Yes, I have heard the yawning comments about how boring heaven is going to be, just being on a celestial vacation in a glorified Disney World where everything is so perfectly in order that the “ordinary” person will become bored after having another 72 degree day with never a hint of inclement weather, where eventually we will become so “at home” with the gold streets that we won’t even realize that there are no pot-holes from frozen water that send us to Midas for a front end alignment to stop the shuddering wheels.
Yes, people, like Nietzsche, may refer to heaven as a wish projection, or as a sop extended to those that are exploited by the followers of a particular religion, a sop that will keep them from revolting while suffering in their servitude on this earth.
But, this isn’t the time or place to apologetically analyze “the death of God” philosophy of Frederich Nietzsche. Rather, my mind is taken back to the stories, and their role in heaven. Can you imagine the thrill rising in us as we hear the stories of those who have been redeemed? Who will get bored? Who will get complacent as the magnificence of God is revealed freshly with each story of redemption?

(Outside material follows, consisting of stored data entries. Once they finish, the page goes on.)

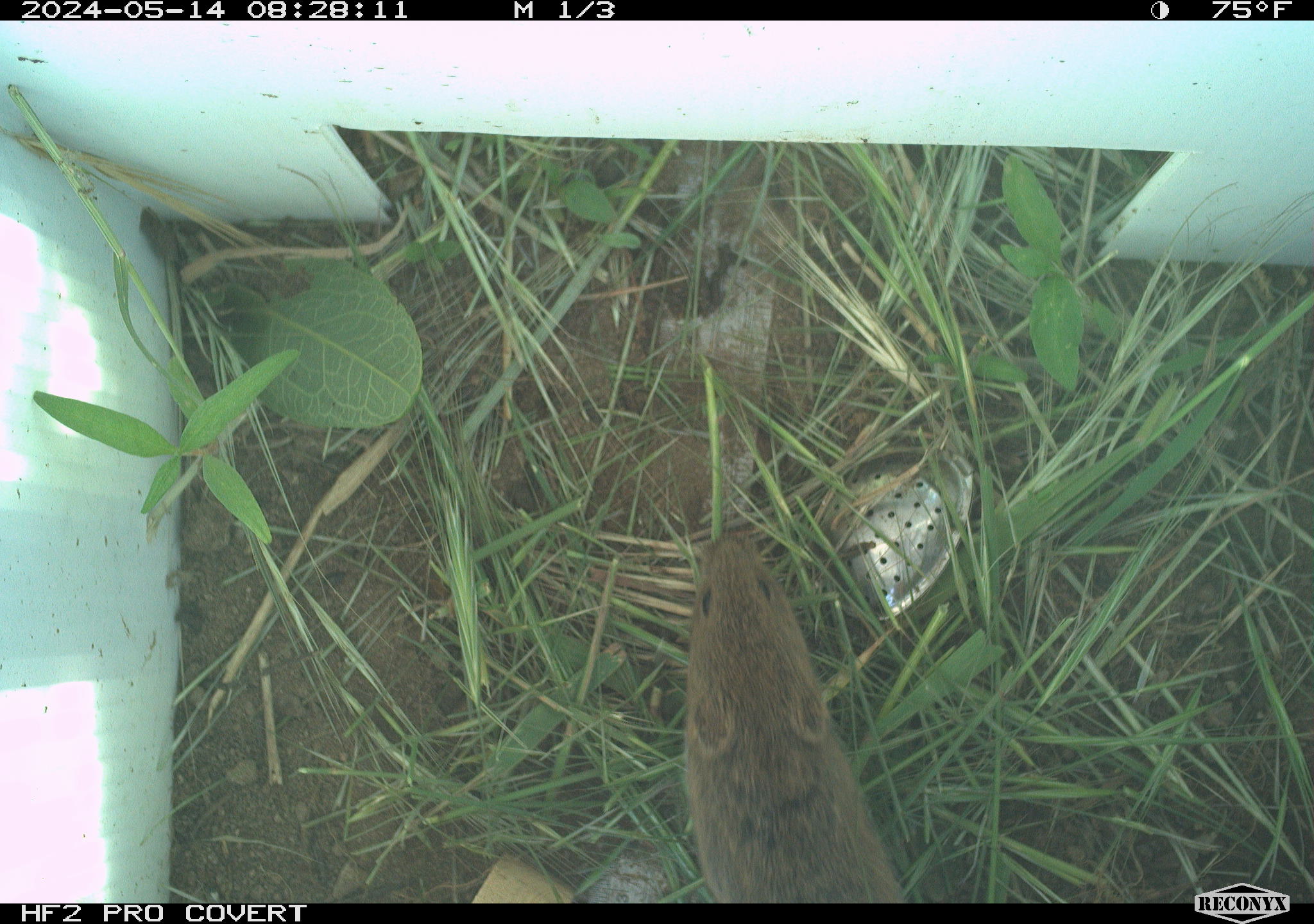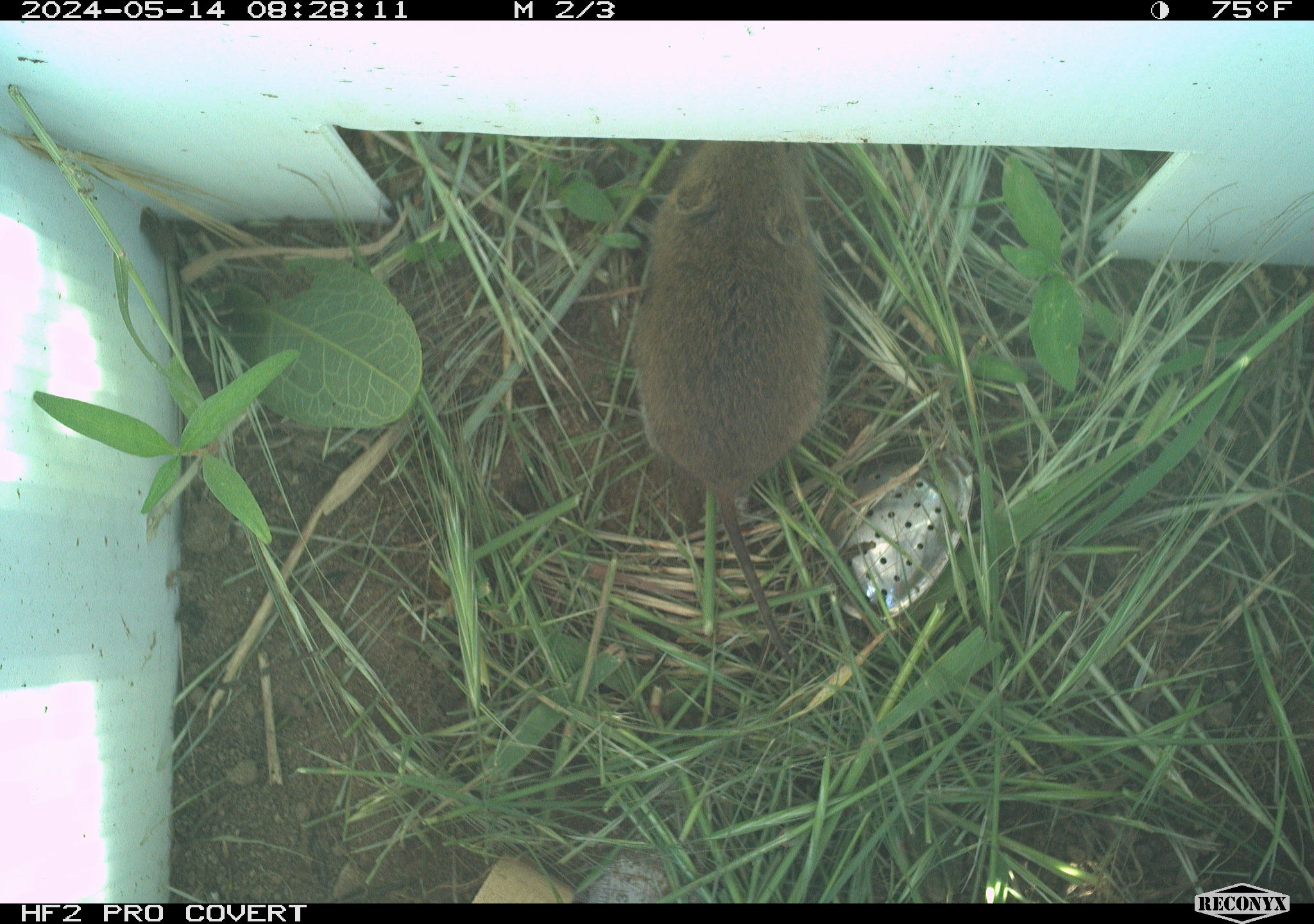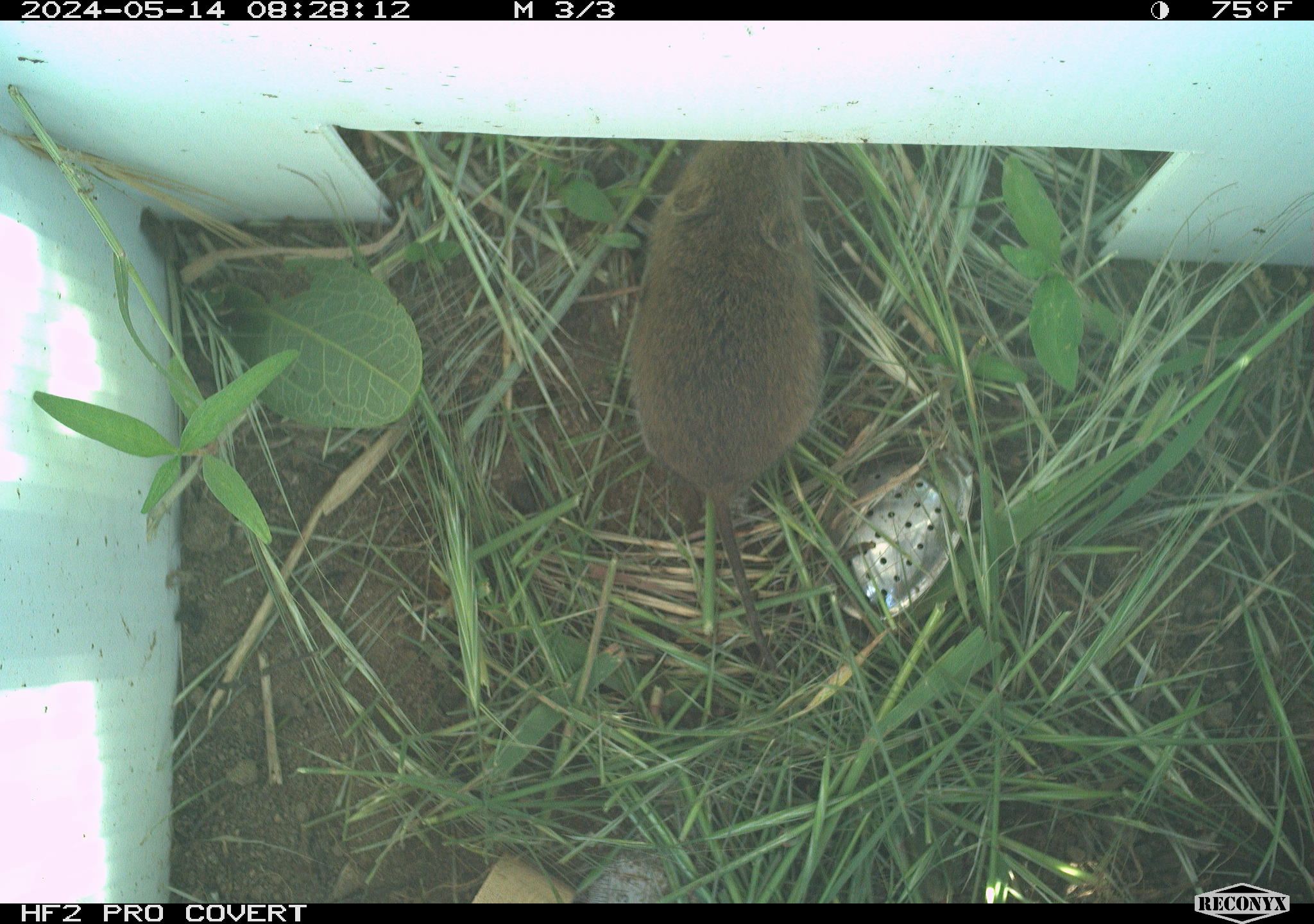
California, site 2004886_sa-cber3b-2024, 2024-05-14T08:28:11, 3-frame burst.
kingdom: Animalia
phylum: Chordata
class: Mammalia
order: Rodentia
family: Cricetidae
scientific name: Arvicolinae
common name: voles, lemmings, and muskrats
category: arvicolinae subfamily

Stories. Thank God for stories. Thank you, Jesus, for using stories to tell us The Story of God’s loving rescue operation. Enjoy C S Lewis closing to “Farewell to Shadowlands” , (chapter 16) in The Last Battle:
“The term is over: the holidays have begun. The dream is ended: this is the morning.” And as He spoke He no longer looked to them like a lion; but the things that began to happen after that were so great and beautiful that I cannot write them. And for us this is the end of all stories, and we can most truly say they all lived happily ever after. But for them it was only the beginning of the real story. All their life in this world and all their adventures in Narnia had only been the cover and the title page: now at last they were beginning Chapter One of the Great Story which no one on earth has read: which goes on for ever: in which every chapter is better than the one before.”